I'm taking away your soldering iron!! Ha ha! 

Greg *Oh No !!!!! Not the Soldering tacking Gun.... lol*


----------



## blueregal (Jan 3, 2008)

Oh man now you too!! Geeeeeeeeeeeeeeeeeeeeeeeeeeeeeez guess you didn't get the memo!! HAH LOL Regal Sorry I asked the question NOW !! Did you ever do something that made ya go HMMMMMMMMMMMMMMMMMMMMMMMMMMMMMMMMMMMm WELL I GUESS I DID now i'm payin for it. Ok youz guy's yer day will come. Paybacks are you know what. The Regal 

P.S. If I'm not on the show tomorrow night you will know why, cause I'm still healing from the bashing Hee hee LOL


----------



## noelw (Jan 2, 2008)

*Guess we will all have to get- together and send a package with a candy bar in it .. Will that help.. Sorry.. just trying to help you out so you don't lose your Tit Tac space gun.. hahahhaha. Will that help on the Fri. night show??????*


----------



## Nicholas Savatgy (Dec 17, 2008)

Friday, I'l be there???


----------



## Greg Elmassian (Jan 3, 2008)

Jerry, if we didn't like you so much we wouldn't give a rat's a** ... so this is our loving attention to you! 
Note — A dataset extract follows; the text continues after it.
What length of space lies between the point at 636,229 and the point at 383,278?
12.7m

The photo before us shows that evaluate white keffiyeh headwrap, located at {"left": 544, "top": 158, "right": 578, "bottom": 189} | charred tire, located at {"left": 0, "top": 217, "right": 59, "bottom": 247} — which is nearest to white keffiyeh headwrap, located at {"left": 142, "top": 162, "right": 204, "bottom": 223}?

To all of those who don't know it, we ARE friends, and we have a great time telling tall tales about Jerry and a soldering iron, in fact we think how he uses it is solely responsible for global warming! 

hahahahaha! 

Greg


----------



## blueregal (Jan 3, 2008)

Maybe it will die a fasssssssssssssssssssssssssssssssssssssssssssssssssssssst death, but then again!! you guy's flatter me sooooooooooooooooooooooooooooomuch I can't stands it. hah lol Regal


----------